More useful are the short updates from QuakerQuaker, a United States round-up of many Quaker blogs. (We're not listed on the blogroll.) I hardly ever get round to checking out the blog-site but every so often twitter alerts me to a story or reflection I want to follow.

So are you twittering? Do you have any tips about who to follow or how twitter can be used? Would you like to see Beeston Quakers on twitter? Or would you like to use twitter more informally, to keep up with friends (or Friends)?

I'm kazbel on twitter, by the way. So far Beeston Quakers hasven't taken to twittering as a Meeting - do you think they should?

Sunday, 11 May 2008

The smell of paint

posted by kathy

Today's after-Meeting conversation ranged from the serious (Spinoza, dating the Old Testament) to the frivolous. We seem able to shift from difficult topics to light-heartedness quite easily when Meeting is over. And, of course, conversation is governed by who is there and what they have been doing or reading. At the moment we're in the shadow of exam revision and marking.

A couple of weeks ago, those of us at Meeting decided to shift Meeting for Worship to the next-door room. There were good reasons for this: it's a larger, airier room; there's a better table for books; the chairs are even more comfortable and we thought it time for a change of pictures. (The view of the garden isn't quite so good but it's still visible, especially if one of us remembers to tie back the curtains.)

We don't own a Meeting House.
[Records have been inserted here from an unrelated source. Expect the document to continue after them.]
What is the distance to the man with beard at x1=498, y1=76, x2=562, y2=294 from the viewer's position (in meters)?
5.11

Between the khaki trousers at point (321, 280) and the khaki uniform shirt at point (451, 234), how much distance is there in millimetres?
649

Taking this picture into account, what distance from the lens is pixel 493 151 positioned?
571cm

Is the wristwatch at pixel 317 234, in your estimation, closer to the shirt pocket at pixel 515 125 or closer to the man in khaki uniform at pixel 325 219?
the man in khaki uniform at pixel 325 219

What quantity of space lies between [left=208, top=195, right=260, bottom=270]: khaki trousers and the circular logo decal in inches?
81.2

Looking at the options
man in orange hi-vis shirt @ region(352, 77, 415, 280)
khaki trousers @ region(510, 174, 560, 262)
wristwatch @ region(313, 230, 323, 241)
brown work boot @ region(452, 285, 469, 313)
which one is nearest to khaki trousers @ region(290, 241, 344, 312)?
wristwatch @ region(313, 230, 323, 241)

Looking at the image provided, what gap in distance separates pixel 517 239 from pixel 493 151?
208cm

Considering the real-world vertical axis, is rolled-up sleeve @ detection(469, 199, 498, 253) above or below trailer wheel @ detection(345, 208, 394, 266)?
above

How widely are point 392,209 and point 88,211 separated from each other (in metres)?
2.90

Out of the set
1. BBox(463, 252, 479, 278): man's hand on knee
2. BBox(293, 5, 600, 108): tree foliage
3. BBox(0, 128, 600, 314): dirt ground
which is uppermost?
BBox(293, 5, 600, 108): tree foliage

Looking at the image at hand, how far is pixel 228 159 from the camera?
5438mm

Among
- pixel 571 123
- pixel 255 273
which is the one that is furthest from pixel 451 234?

We rent space on Sundays. This includes the right to leave some things in boxes - our varied range of after-Meeting drinks and biscuits and activities for any children who turn up. Our youngest attenders are now in the mid-teen range and prefer to bring computers with them when they turn up.

When Beeston Meeting came into being, we wanted to but the building we used for Meeting for Worship. The Monthly Meeting (now called Area Meeting) agreed but we lost out in a sealed-bid auction. That's how we ended up in the Day Centre, with a 4-hour booking every Sunday morning.

For a while, I wished we had a proper Meeting House. It would have been good to have a noticeboard and freedom to use the Meeting House as we wished. We all liked the idea of a space that other local people could use.

But there are advantages to renting, so long as we're able to keep using the same space. There's nothing in Quakerism that says we have to be the landlords. We're a small Meeting and welcome the opportunity to focus on our main activity, Meeting for Worship. We don't have to worry about lettings or employing wardens or paying for repairs. Mind you, I think we're all glad that there are Meeting Houses elsewhere that we can visit.

But renting means a little less control over our environment. We were just getting used to our new Meeting room when the Day Centre, quite reasonably, decided to paint it. The pictures we liked were down, our drinks' supplies had been moved (but we found them) and the room itself smelt of paint.

So we returned to the room with slightly less comfortable chairs and the old familiar pictures. The sun was so bright that we needed the curtains drawn and couldn't see into the garden outside. I missed the comfy chairs, the new pictures and the sight of bright grass outside. But I could hear the birds and be part of the deep silence of Meeting for Worship. And that's what matters.

Meeting for Worship didn't look a bit like the picture, by the way. But I couldn't resist including it.